| ЧТО НУЖНО СДЕЛАТЬ |
1. Переведите на английский язык предложение из отрывка о магических специалистах: «Их считали двоедушниками (обладателями двух душ); при приближении грозы они засыпали, и их вторая душа якобы летела отгонять от села опасные тучи».
2. Соответствуют ли отрывку о магических специалистах следующие утверждения? (а) Знахарей, по карпатоукраинским поверьям, боялись даже ведьмы. (б) Люди, разгонявшие градовые тучи, делали это без всякой платы. (в) В Полесье персонажей, отгоняющих тучи, называют специальными мифологическими терминами. Для каждого ответьте «да» или «нет» и приведите решающие слова отрывка.
3. Допишите следующую часть отрывка о магических специалистах, начав сразу после его последнего предложения.

Среди восточнославянских данных о магических специалистах особым образом выделяются карпатоукраинские поверья, в которых персонаж, именуемый знахарем, устойчиво совмещает признаки знающего человека, помогающего людям, и одновременно — колдуна, вредящего односельчанам33. Знахари в этой мифологической традиции считались людьми, которые благодаря своим контактам с чертями обладали исключительно высокими сверхъестественными способностями, их даже ведьмы боялись34. Они были способны вызвать засуху или обильные дожди, посадить в тело своего недруга змей или ящериц, превратить человека в зверя, заставить мельничное колесо вращаться против течения; «знахор творить попросту чудеса I через те, власне, набирае авторитетности та пошашвку у простих людей»35. Веря в почти безграничную магическую силу знахарей, люди обращались к ним по любым житейским вопросам: при болезнях, укусах змеи, при женском бесплодии, когда в семье случались раздоры, при любых проблемах в хозяйстве36. Функцию врачевателей в карпатоукраинской мифологии выполняли кроме знахаря багльники, примгвники, шептухи37. Главной функцией ворожки, ворожилг, вщунки считалось ясновидение и предсказание будущего.

К особой подгруппе магических специалистов относятся в карпатоукраинской мифологии гонихмарники (облакопрогонники), т. е. непростые люди, умеющие разгонять градовые тучи (варианты их названий: градгвник, градобурник, плангтник, тучник, хмарник). Их считали двоедушниками (обладателями двух душ); при приближении грозы они засыпали, и их вторая душа якобы летела отгонять от села опасные тучи. Деятельность их носила профессиональный характер: жители села платили своему градгвнику плату за защиту посевных полей от градобития. В число «облакопрогонников» включается в карпатоукраинских верованиях персонаж по имени чорнокнижник —

человек, который приобретает сверхзнание, читая «Черную книгу», и отгоняет дождевые или грозовые тучи от села38.

Сходные поверья о знающих людях, способных отогнать бури, ливни и град, фиксируются также в украинских селах Подолья и в Полесье39, но в этих регионах подобные персонажи не обозначаются специфической мифологической терминологией. В полесских рассказах об отгоне туч обычно действуют: «лесник-поляк», «чехи», «один старый пан», «старая баба», «чоловик, якый знае» и т. п.: «Колись казали, шо были люди — одворочали хмару. Казали: "Нэ йды у село, иды на лис!" И туча уходила. Тэпэр ужэ тых дидоу нэма»40.

| ДАННЫЕ ДЛЯ РАЗБОРА |

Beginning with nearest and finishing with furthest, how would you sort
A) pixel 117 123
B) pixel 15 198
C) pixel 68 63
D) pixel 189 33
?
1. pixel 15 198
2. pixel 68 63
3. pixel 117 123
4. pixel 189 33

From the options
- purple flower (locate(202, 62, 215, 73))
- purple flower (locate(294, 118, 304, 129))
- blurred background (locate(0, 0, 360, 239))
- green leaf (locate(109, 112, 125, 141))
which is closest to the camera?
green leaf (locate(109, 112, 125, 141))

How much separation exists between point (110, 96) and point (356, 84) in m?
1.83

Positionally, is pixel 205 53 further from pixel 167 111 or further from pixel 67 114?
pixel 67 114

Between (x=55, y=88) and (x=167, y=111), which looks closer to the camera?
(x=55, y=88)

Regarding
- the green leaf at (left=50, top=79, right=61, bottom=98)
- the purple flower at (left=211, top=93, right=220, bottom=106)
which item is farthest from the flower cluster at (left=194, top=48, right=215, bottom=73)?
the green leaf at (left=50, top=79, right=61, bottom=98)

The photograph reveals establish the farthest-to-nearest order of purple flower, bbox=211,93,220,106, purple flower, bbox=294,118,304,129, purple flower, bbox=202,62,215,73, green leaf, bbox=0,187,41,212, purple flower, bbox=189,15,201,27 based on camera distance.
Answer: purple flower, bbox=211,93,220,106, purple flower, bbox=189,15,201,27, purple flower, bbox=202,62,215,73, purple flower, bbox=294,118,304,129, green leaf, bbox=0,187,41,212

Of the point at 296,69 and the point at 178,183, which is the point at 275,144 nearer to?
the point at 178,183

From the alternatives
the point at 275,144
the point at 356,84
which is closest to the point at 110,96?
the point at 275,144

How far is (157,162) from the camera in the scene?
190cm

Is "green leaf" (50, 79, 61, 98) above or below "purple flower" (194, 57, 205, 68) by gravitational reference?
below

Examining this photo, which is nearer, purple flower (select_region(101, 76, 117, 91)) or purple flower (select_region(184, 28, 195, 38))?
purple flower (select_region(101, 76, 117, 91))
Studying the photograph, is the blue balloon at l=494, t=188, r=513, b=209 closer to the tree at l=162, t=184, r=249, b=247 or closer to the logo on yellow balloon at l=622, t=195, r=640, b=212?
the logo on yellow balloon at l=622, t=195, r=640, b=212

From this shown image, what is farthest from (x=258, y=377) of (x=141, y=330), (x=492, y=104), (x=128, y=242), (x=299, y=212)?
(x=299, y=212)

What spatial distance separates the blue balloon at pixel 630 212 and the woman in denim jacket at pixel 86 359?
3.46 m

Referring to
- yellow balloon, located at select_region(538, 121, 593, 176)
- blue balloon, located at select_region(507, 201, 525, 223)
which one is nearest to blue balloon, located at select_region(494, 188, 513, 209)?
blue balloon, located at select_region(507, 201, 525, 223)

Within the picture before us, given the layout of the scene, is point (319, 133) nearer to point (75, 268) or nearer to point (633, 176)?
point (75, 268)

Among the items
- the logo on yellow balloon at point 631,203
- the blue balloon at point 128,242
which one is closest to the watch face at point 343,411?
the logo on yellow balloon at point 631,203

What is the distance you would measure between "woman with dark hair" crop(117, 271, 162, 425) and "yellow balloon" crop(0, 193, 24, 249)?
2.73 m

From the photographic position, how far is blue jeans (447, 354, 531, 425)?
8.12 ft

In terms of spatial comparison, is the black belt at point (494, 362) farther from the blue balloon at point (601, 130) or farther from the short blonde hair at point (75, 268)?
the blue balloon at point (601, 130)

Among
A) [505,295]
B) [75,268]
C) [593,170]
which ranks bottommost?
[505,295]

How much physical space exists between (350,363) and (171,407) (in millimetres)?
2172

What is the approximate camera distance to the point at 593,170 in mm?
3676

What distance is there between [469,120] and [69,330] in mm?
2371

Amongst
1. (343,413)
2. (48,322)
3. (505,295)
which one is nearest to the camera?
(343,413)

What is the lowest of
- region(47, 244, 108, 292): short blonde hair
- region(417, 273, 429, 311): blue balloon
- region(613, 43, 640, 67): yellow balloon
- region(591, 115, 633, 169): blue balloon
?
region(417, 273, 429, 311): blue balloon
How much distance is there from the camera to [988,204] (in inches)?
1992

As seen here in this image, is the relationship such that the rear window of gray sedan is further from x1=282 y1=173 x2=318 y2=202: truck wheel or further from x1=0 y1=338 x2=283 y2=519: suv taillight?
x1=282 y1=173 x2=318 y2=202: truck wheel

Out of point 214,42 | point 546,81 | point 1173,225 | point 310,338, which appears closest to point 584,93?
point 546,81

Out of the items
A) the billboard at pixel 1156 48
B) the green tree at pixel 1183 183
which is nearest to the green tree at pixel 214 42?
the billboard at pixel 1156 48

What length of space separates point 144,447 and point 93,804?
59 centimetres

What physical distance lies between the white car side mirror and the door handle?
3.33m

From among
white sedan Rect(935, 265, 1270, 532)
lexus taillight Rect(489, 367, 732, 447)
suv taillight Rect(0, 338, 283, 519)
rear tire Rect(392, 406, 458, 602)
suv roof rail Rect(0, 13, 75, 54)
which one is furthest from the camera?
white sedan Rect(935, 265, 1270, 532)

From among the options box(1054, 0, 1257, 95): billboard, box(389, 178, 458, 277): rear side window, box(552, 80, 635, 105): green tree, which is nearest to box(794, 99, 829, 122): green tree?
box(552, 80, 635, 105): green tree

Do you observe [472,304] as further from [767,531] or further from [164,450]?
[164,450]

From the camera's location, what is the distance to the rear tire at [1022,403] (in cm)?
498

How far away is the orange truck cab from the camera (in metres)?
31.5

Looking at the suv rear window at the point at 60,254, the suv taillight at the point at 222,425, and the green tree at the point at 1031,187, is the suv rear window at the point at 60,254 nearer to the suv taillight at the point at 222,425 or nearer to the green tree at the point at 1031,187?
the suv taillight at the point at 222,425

| ОТВЕТЫ К ЗАДАНИЯМ |
1. They were considered "double-souled" (possessors of two souls); when a thunderstorm approached, they fell asleep, and their second soul supposedly flew off to drive the dangerous clouds away from the village.

2.
(а) Да: «их даже ведьмы боялись».
(б) Нет: «плату за защиту посевных полей от градобития».
(в) Нет: «в этих регионах подобные персонажи не обозначаются специфической мифологической терминологией».

3.
По сравнению с мастерами-профессионалами, для которых оказание услуг в лечебной и хозяйственной магии является лишь их побочным занятием, магические специалисты обладают более высоким мифологическим статусом (что подтверждается и специфической персонажной терминологией), так как их основной профессией считается именно магическая деятельность, охватывающая самый широкий спектр жизненно важных интересов сельского населения. Несмотря на то что персонажи класса знахарей-помощников не столь очевидным образом (как это наблюдается у мастеров-ремесленников) связаны с нечистой силой, их сверхъестественные способности проявляются в самых разных жизненных ситуациях и в более многообразных формах, потому что источником их сверхзнания могли быть сакральные силы и высшего божественного ранга, и одновременно низшего демонического уровня.

Полудемонические существа (ведьмы, колдуны). Этот тип персонажей и по своей значимости в общеславянской мифологической системе, и по многообразию приписываемых им функций, и по степени популярности во всех региональных традициях занимает первое место среди демонизированных людей. Главное же их отличие заключается в более высокой «мере демоничности» по сравнению с прочими непростыми: ср., например, русские восточносибирские поверья о том, что ведьма способна незаметно для окружающих вынуть плод у беременной женщины и похитить его или что колдуна невозможно убить обычной пулей41.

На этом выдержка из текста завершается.